Monday, March 30, 2009

Martha Ronk - On Poetic Composition

Martha Ronk
from “Poetics of Failure”

Below is a bit from Martha Ronk’s introduction to her work from Reginald Shepherd’s well-done and (in the face of the attention American Hybrid is getting) somewhat over-looked Lyric Postmodernisms. One of the elements I like is that not only are the selections from each poet generous, but each entry has an introduction written by the poet. I have great sympathy with Martha Ronk’s introduction, and as it incorporates shades (in the hue as well as ghostly sense) of Ron Silliman’s new sentence and Robert Bly’s leaping poetry, perhaps it is a specific example of what one might mean by hybridity:

* * *

In his book In Quest of the Ordinary, Stanley Cavell states, “The everyday is what we cannot but aspire to, since it appears to us as lost to us.” I have tried to create poems that read in a seemingly temperate and straight-forward manner, but that unsettle the reader by intense, shifting, or confused focus, by a swerve toward the unexpected even if highly recognizable. The “quotidian” seems somehow a possible counter to skepticism, a check on self-involvement and a refusal to admit that there is anything other to confront than oneself. Such poetry has the potential to map and blur the ground between self and world, past and present, local and abstract. It can reach for the uncanny, can approximate something both ordinary and utterly odd, in an alternation and oscillation that maintains both. This luminal space may appear, for example, in the area between two images such that the eye/mind moving from one distinct image to another finds itself in a transitional space that undoes, unhinges, opens, slips. I am perforce drawn to the visual. In Lee Friedlander’s book, Black/White/Objects, there are two juxtaposed photographs, one of a man of wood (a crucifix) and one of a man of air (a balloon manikin in a Macy’s parade). As one’s eyes cross back and forth from the image on the left to the image on the right, one’s mind flutters, not only seeing the two as one, not only overlapping them, but also not being able to do this.
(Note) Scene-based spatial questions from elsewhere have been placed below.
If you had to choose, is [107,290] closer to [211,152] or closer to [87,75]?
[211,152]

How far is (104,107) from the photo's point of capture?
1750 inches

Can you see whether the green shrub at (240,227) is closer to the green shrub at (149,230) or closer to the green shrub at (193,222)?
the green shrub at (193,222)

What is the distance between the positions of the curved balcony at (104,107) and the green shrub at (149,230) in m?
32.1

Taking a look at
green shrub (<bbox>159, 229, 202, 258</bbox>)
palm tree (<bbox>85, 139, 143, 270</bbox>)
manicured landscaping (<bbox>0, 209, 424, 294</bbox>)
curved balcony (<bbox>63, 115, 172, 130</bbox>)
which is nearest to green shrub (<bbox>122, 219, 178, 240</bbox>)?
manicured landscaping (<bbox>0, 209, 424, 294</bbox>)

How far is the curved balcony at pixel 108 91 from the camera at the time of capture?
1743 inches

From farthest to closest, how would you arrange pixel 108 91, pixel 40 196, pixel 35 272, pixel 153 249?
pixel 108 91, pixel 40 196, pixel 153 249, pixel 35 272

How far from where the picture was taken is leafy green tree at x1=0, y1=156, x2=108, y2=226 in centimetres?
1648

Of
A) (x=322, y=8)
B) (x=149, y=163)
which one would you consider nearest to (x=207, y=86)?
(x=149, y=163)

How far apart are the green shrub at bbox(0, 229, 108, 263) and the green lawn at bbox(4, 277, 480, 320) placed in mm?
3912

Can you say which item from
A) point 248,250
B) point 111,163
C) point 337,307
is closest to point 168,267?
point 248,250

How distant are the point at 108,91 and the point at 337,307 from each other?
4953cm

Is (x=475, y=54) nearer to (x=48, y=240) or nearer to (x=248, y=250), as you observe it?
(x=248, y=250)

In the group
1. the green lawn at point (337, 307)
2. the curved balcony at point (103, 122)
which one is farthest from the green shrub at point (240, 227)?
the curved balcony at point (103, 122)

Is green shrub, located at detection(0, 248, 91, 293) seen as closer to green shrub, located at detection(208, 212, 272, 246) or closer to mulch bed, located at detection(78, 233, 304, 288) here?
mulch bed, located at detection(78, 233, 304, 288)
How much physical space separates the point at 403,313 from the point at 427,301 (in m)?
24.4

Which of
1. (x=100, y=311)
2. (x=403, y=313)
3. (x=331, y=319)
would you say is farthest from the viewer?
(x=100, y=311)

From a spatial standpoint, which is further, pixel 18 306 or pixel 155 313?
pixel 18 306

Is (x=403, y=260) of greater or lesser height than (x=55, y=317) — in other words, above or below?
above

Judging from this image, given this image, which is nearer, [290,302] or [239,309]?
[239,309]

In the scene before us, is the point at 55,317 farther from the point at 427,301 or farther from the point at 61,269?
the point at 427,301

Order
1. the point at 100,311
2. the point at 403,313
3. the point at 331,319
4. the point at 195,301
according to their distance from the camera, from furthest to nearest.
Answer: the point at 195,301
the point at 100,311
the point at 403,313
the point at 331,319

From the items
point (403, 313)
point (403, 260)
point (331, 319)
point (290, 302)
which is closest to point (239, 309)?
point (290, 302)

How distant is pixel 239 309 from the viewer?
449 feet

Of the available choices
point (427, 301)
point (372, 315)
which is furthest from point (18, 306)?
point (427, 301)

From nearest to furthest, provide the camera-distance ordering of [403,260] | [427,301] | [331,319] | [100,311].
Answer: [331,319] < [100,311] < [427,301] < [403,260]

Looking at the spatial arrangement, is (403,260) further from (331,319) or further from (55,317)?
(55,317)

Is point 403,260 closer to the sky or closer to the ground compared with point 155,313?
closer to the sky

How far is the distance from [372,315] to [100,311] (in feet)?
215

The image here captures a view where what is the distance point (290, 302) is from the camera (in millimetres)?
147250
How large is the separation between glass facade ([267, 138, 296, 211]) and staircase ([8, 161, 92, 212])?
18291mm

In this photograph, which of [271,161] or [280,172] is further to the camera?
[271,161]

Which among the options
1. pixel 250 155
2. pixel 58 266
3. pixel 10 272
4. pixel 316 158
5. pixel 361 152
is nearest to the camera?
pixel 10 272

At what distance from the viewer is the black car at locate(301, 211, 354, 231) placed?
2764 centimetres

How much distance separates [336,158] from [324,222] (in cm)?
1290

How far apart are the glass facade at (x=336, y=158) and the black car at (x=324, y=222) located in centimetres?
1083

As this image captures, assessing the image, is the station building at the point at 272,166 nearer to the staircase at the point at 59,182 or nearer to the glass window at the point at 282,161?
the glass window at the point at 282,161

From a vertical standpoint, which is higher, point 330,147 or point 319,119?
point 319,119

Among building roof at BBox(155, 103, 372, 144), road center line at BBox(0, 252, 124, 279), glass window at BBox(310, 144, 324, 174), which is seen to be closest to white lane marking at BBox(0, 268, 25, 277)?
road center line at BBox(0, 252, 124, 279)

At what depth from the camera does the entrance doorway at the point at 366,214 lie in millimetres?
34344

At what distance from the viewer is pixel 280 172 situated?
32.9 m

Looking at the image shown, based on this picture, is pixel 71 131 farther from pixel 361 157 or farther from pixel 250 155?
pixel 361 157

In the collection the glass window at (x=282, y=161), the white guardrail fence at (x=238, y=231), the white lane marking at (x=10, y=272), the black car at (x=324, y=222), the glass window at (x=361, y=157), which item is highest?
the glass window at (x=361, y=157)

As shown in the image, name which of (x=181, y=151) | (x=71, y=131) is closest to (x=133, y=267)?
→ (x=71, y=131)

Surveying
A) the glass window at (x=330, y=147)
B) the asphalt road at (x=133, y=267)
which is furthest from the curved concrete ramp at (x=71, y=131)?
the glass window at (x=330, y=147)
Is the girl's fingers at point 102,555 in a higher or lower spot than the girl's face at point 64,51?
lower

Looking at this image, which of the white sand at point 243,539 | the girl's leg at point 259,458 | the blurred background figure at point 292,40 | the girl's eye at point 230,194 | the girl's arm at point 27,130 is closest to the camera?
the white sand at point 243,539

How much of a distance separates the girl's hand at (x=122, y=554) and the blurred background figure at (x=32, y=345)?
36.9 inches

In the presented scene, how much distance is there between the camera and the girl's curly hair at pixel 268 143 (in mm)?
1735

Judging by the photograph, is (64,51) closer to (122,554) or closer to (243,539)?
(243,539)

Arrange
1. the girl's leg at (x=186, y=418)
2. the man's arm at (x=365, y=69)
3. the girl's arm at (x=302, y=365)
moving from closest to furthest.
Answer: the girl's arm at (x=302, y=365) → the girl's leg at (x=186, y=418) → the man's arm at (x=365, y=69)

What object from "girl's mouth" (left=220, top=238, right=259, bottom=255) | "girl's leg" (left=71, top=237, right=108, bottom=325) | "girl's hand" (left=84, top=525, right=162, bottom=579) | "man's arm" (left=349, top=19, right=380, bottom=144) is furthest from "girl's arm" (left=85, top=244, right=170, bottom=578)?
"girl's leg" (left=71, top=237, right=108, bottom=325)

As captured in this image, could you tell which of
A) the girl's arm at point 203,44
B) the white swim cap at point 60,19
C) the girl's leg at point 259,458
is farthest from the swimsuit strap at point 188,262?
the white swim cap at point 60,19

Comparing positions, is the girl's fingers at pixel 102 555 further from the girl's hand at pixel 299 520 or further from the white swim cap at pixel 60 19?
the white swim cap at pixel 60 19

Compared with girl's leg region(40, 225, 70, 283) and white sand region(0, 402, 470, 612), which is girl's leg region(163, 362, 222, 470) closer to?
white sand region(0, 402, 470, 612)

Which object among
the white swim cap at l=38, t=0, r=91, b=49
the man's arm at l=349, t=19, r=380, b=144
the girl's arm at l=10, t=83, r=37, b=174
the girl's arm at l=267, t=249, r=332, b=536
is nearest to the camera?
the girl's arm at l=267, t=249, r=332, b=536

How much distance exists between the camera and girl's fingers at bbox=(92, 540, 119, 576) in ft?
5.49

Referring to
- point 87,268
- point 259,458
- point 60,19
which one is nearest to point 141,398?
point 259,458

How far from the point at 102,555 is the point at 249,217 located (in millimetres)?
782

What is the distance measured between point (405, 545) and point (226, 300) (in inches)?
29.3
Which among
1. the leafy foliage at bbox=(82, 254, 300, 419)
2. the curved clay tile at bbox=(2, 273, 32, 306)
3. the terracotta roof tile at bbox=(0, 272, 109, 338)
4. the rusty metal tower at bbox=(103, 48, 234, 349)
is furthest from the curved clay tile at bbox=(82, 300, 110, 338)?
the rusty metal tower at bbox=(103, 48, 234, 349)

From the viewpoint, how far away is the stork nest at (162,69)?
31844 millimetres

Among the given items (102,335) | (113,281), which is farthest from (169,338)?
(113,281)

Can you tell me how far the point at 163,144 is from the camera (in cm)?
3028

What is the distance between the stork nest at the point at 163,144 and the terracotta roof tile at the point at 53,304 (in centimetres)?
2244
The operation fails and in this splendid moment of failure, tied by slender thread to success and the released spark of juxtaposition, I would hope to locate my work. . . . .

The restless question, “why,” stands for me at the center of poetics: questioning why things are as they are, why standardized versions dominate: insisting, suspending, moving into fluidity and failure. . . . .

My work exists in the interrogative mood, whether or not a question mark appears at the end of a line.